Leisure Care has entered into a period of steady growth, with a plan to bring its hospitality-driven brand of senior living communities to new markets across the East Coast and elsewhere.
The Seattle-based senior living operator is teaming up with partners including Columbia Pacific Advisors to identify new U.S. markets for development opportunities. The company is on track to open this winter a 138-unit assisted living and memory care community in Silver Spring, Maryland, its first in the state. And in July, it entered New York by assuming management of two communities in Rochester.
Currently, Leisure Care operates 40 retirement communities in 15 states, with another 15 communities under development in states such as Washington, Oregon, California, North Carolina, Pennsylvania and Connecticut. Leisure Care’s parent company, One Eighty International, also manages senior housing properties in India, London, and Mexico.
If all goes according to plan, the provider will open between five and seven new senior living communities per year, according to Leisure Care Chairman and CEO Dan Madsen.
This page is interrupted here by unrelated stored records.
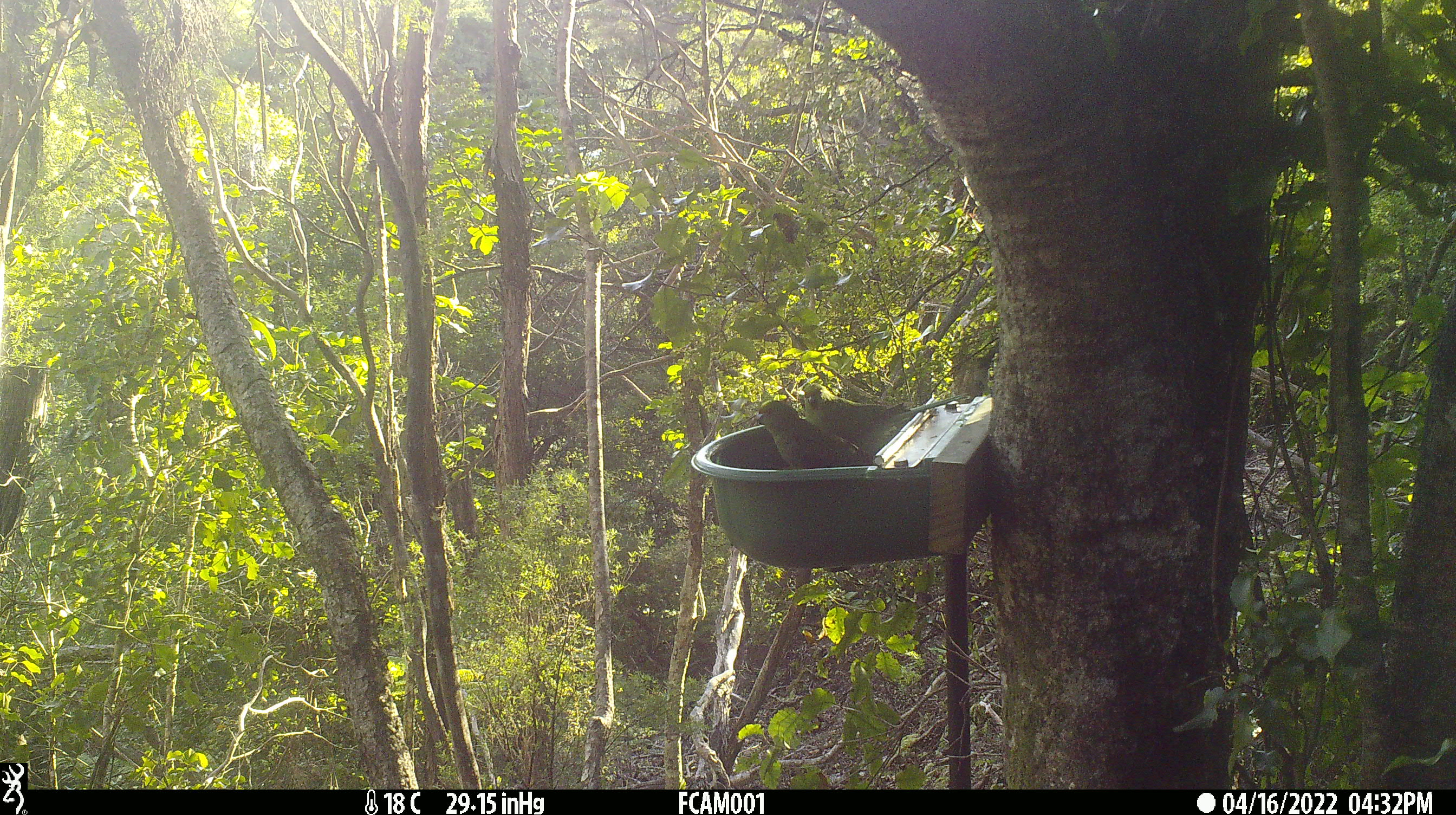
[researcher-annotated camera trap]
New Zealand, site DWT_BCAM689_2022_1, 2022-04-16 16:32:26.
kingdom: Animalia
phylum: Chordata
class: Aves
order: Psittaciformes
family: Psittaculidae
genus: Cyanoramphus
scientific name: Cyanoramphus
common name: parakeet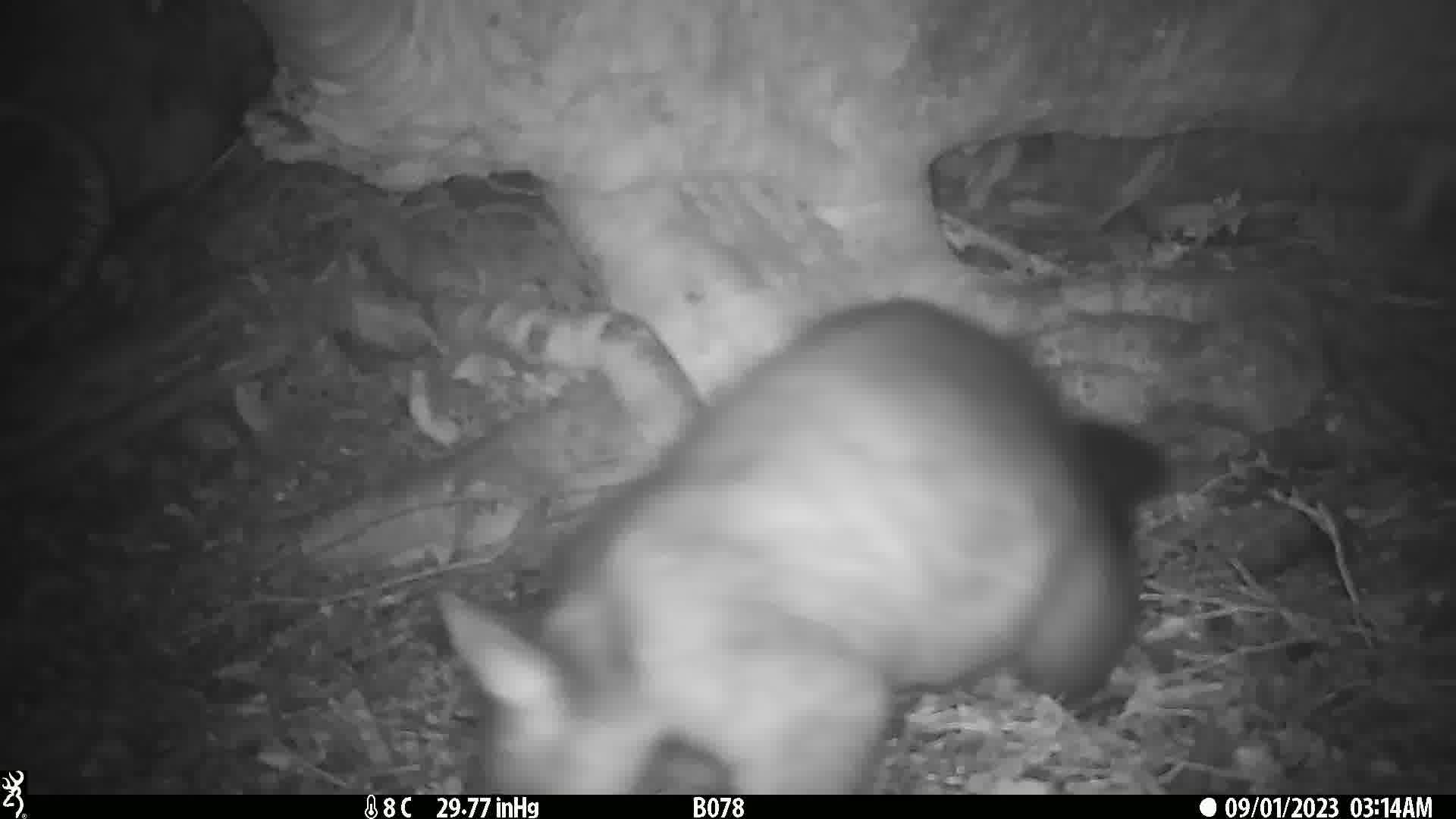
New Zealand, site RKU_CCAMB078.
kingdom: Animalia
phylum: Chordata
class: Mammalia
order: Diprotodontia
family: Phalangeridae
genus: Trichosurus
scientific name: Trichosurus vulpecula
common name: common brushtail possum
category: possum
Possum (common brushtail possum) (Trichosurus vulpecula).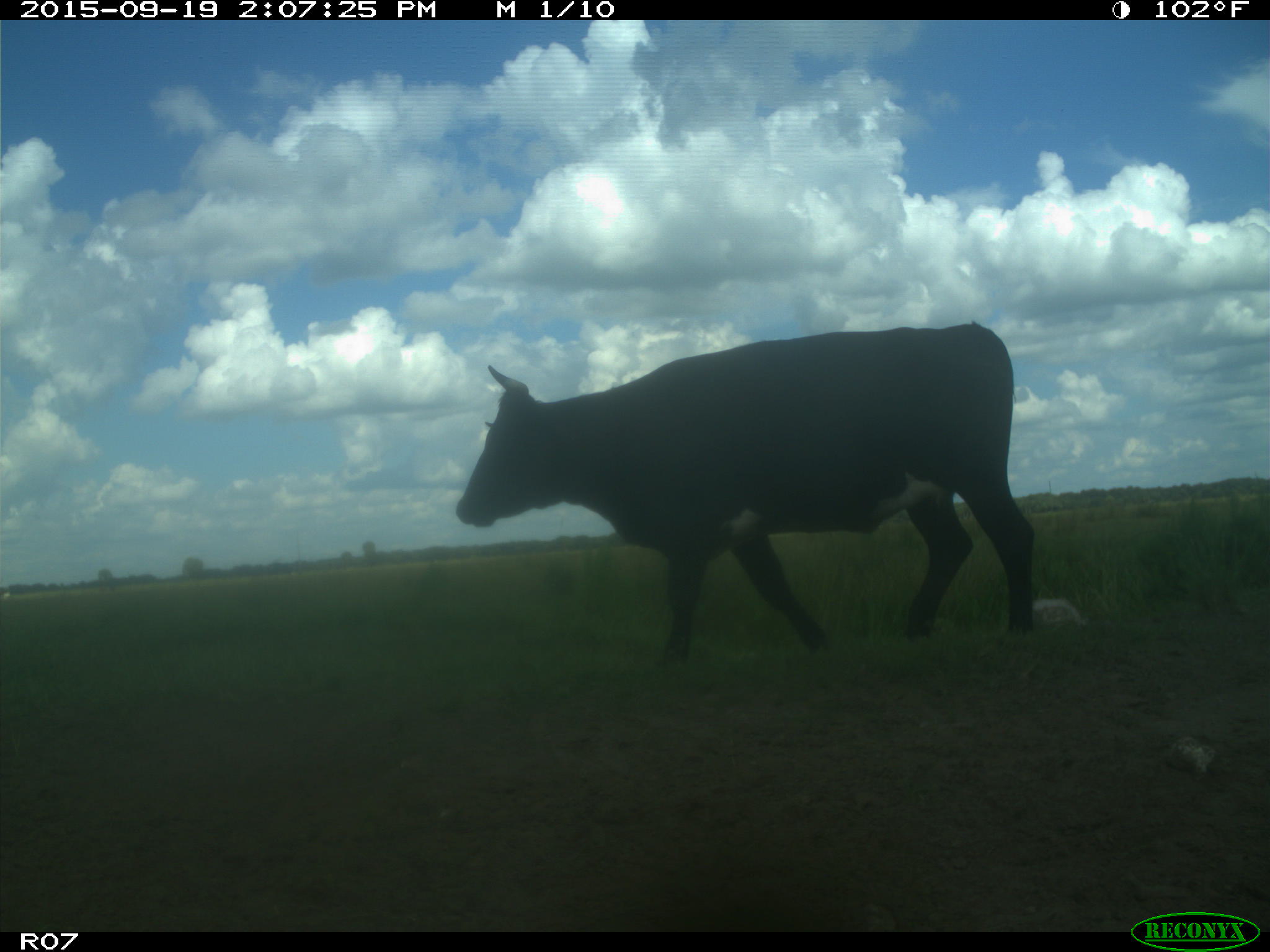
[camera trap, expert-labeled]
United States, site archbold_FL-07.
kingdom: Animalia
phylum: Chordata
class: Mammalia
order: Artiodactyla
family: Bovidae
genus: Bos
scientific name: Bos taurus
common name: domestic cow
Bos taurus (domestic cow).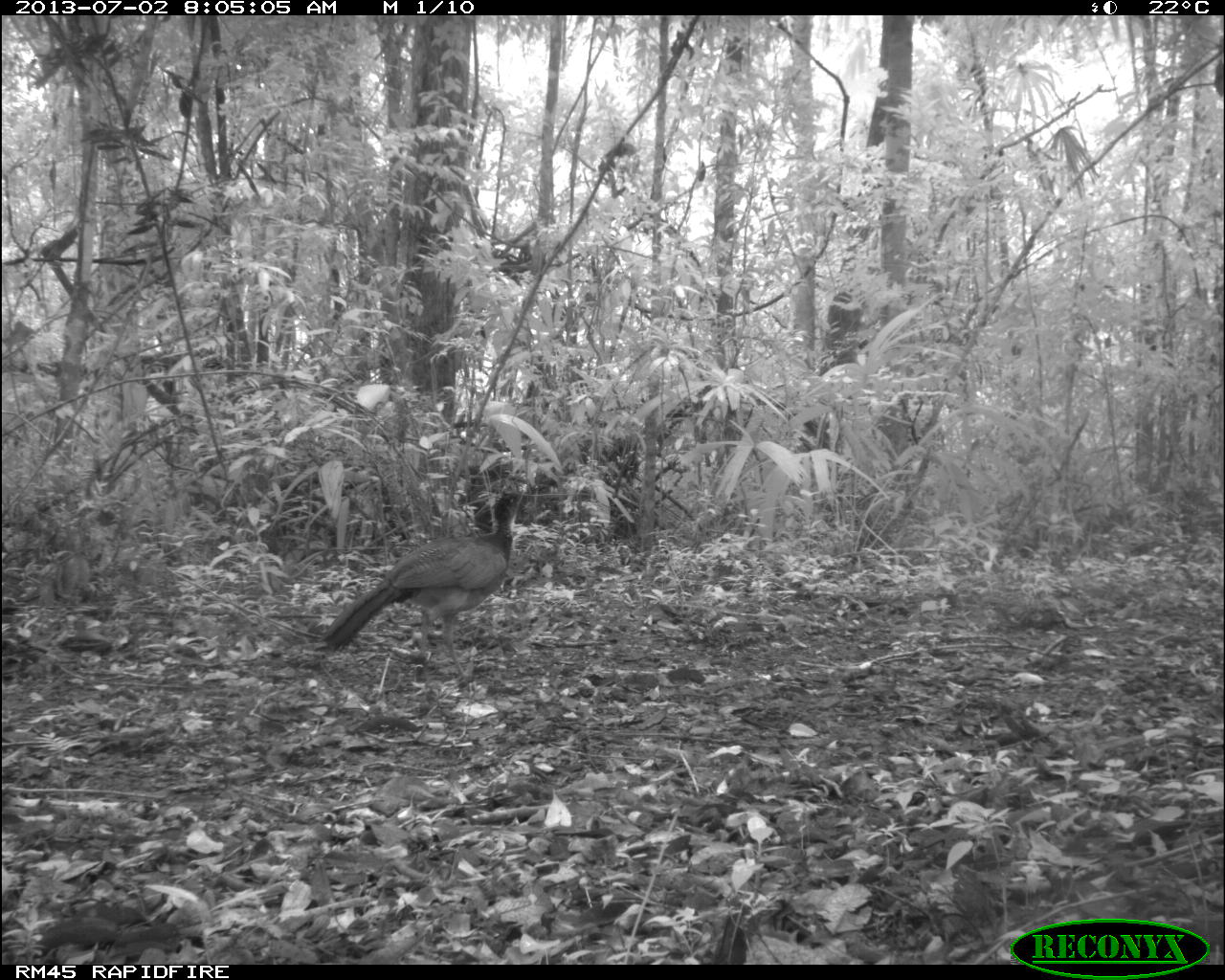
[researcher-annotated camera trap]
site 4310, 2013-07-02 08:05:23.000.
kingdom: Animalia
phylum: Chordata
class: Aves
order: Galliformes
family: Cracidae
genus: Crax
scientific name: Crax rubra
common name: great curassow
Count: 1.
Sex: female.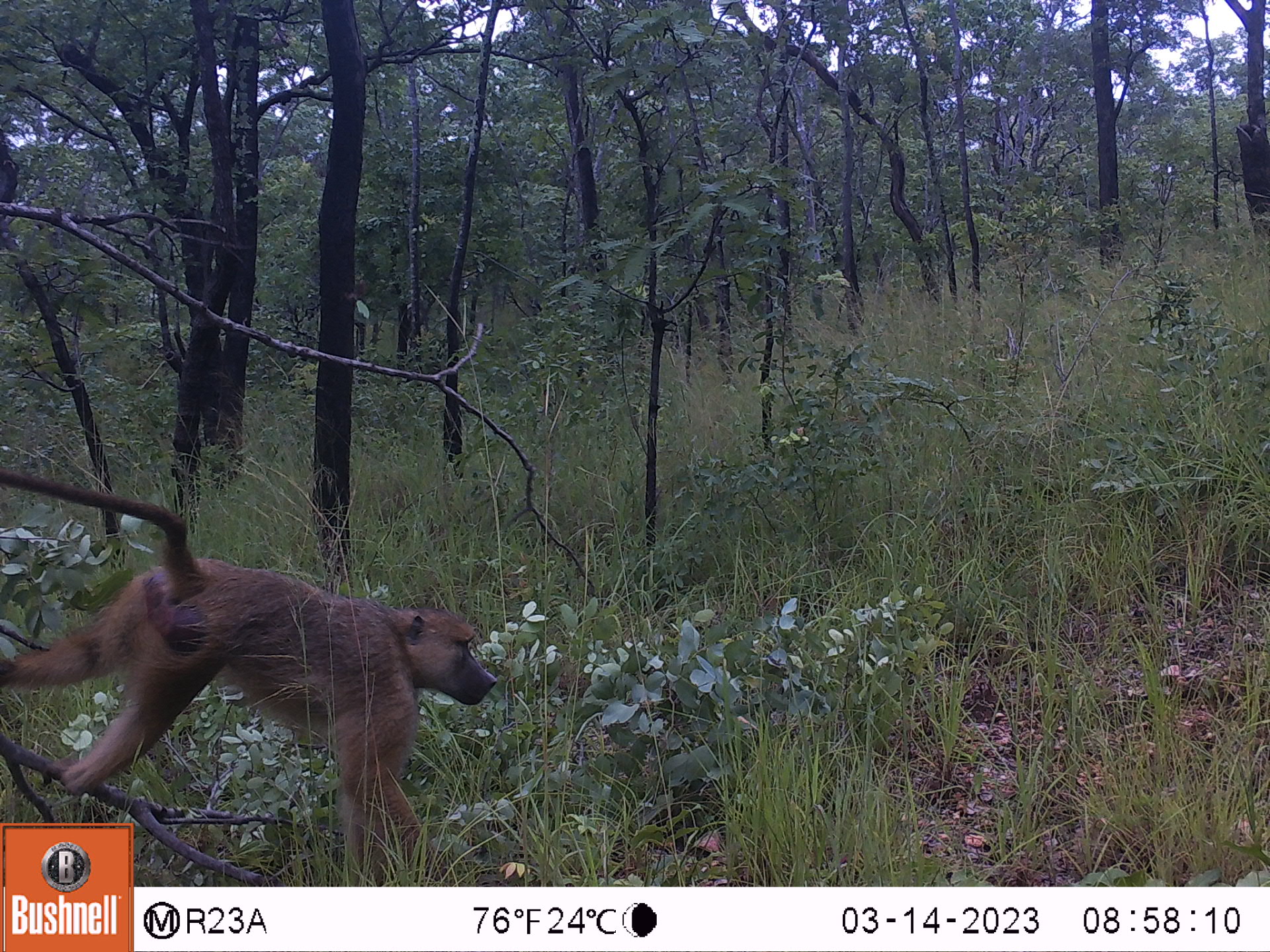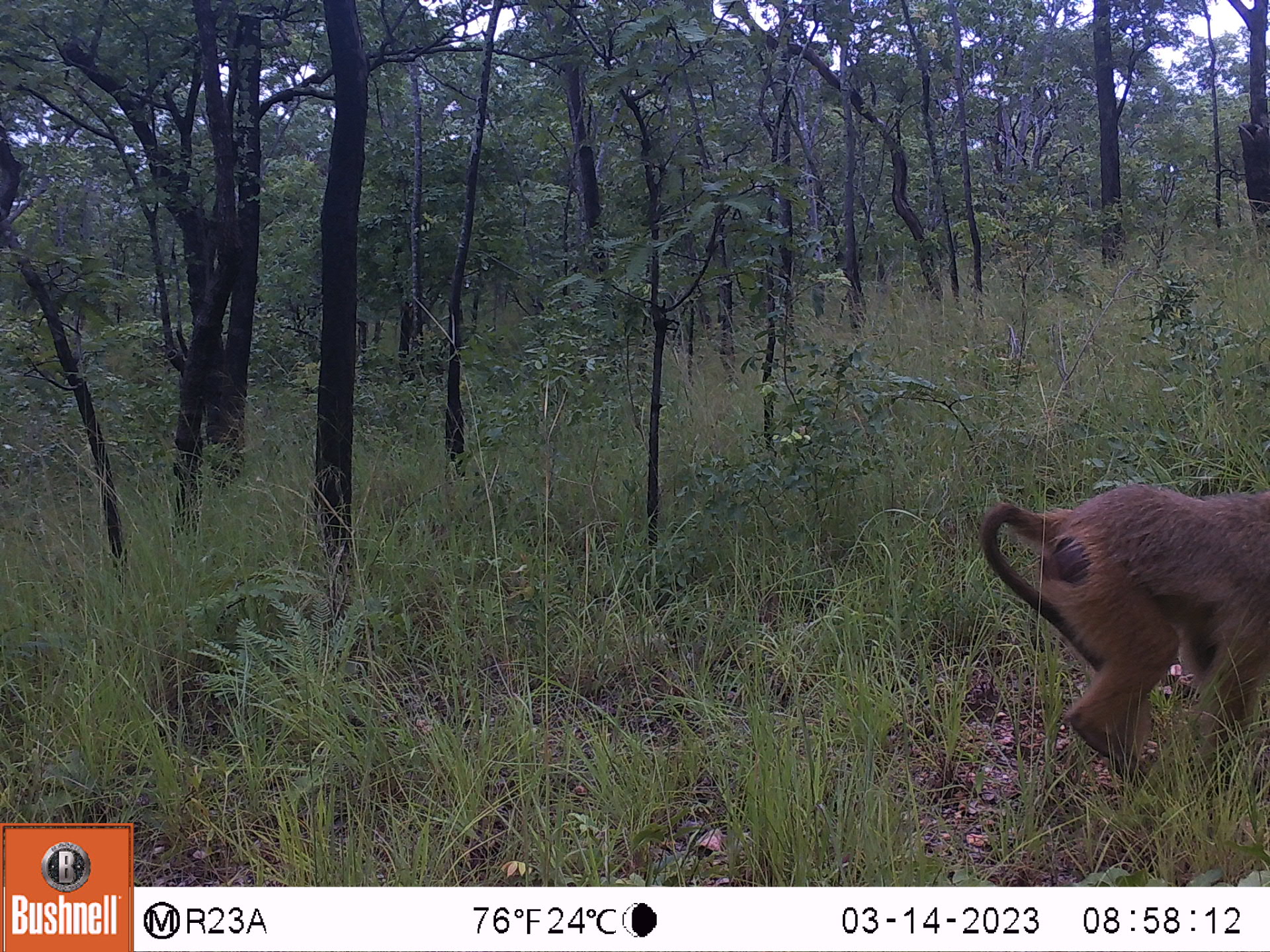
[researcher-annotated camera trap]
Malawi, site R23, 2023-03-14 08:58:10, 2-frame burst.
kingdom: Animalia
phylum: Chordata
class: Mammalia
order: Primates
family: Cercopithecidae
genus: Papio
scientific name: Papio cynocephalus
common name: yellow baboon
Yellow baboon (Papio cynocephalus), count 1.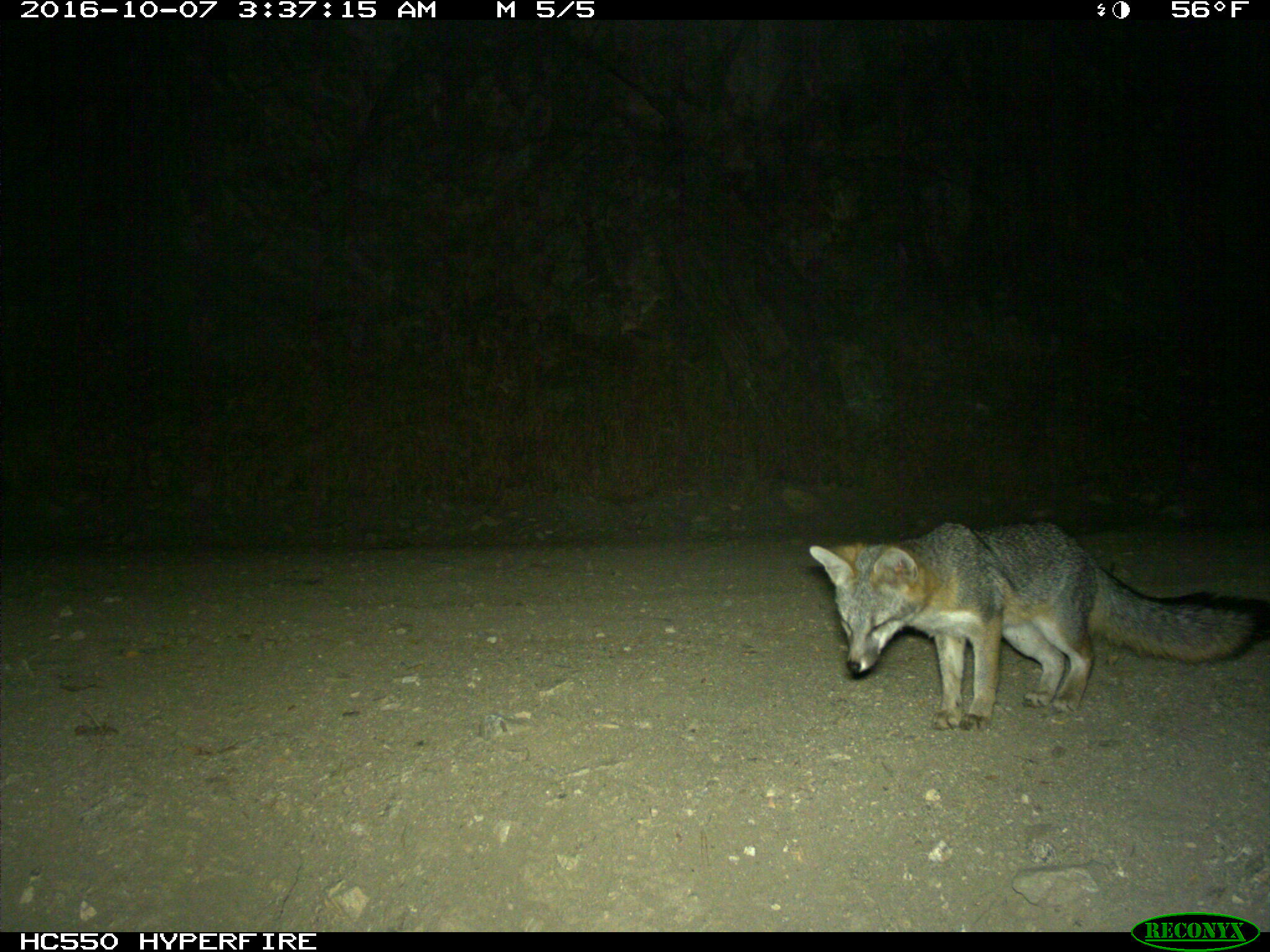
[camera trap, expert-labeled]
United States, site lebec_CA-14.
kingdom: Animalia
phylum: Chordata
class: Mammalia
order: Carnivora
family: Canidae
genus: Urocyon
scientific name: Urocyon cinereoargenteus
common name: gray fox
Urocyon cinereoargenteus (gray fox).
“Financially, it’s a good time [to grow] because, as rates go up, we have good financing in place and good investments in place,” Madsen told Senior Housing News.
The unit mixes of those new communities will be determined on a market-to-market basis, but already Leisure Care has plans to develop assisted living and memory care communities, and other communities that also include independent living units.
And while Leisure Care won’t shy away from acquisitions where they make sense, the lion’s share of its pipeline will consist of new development, Madsen said.
Coast to coast
It’s not every day that an established senior living provider decides to open up shop in new markets on the opposite side of the country. After all, each metro area is unique, and older adults who live in different places might have different tastes regarding dining, community design or activities.
Leisure Care has made a name for itself—particularly in the Northwest and on the West Coast—as a hospitality-driven company, in part by implementing unique amenities and services for residents. The provider has an in-house travel agency, slings its own low-acid coffee brand, offers a “brain fitness” program, and recently rolled out a new memory care program designed to put residents’ preferences first.
It’s Leisure Care’s focus on hospitality and wellness that helps it enter new markets, no matter where in the country they’re located, Madsen said.
“The brand is genuine. It carries through with all people, really,” he explained. “And we’ve been out on the East Coast for years, in Florida … Atlanta, [parts of] the South. So, that’s not new or hard for us.”
Additionally, many metro areas on the East Coast offer the right kind of barriers to entry and demographic profiles that make an area appealing for a senior living provider like Leisure Care.
Focusing on wellness and hospitality also makes the company well-positioned to capture the crucial baby boomer demographic that’s expected to move into senior housing en masse over the next decade, he added.
“We feel this generation is well-traveled,” Madsen explained. “They’ve stayed in nice hotels … and the hospitality services they’ve received, they’re going to expect in their retirement as well.”
Simply put, Leisure Care will continue to grow as long as there are opportunities to serve new residents. That means the company has no long-term growth target or envisions a certain size as ideal.
“We just want to be successful in what we have, and take opportunities as they come,” Madsen said.
While recruiting and retaining good workers has proven difficult for other senior living providers, Madsen “feels pretty good” about the company’s ability to hire top talent, especially from restaurants, hotels or other hospitality-focused businesses.
In the long-term, Madsen wants Leisure Care to be the best senior living company it can be—a goal he wants for the general senior living industry, as well. As the old saying goes, a rising tide lifts all boats.
“We should focus on competing against ourselves as an industry, and say, ‘Let’s just all get better, because there will be plenty of future residents,'” Madsen said.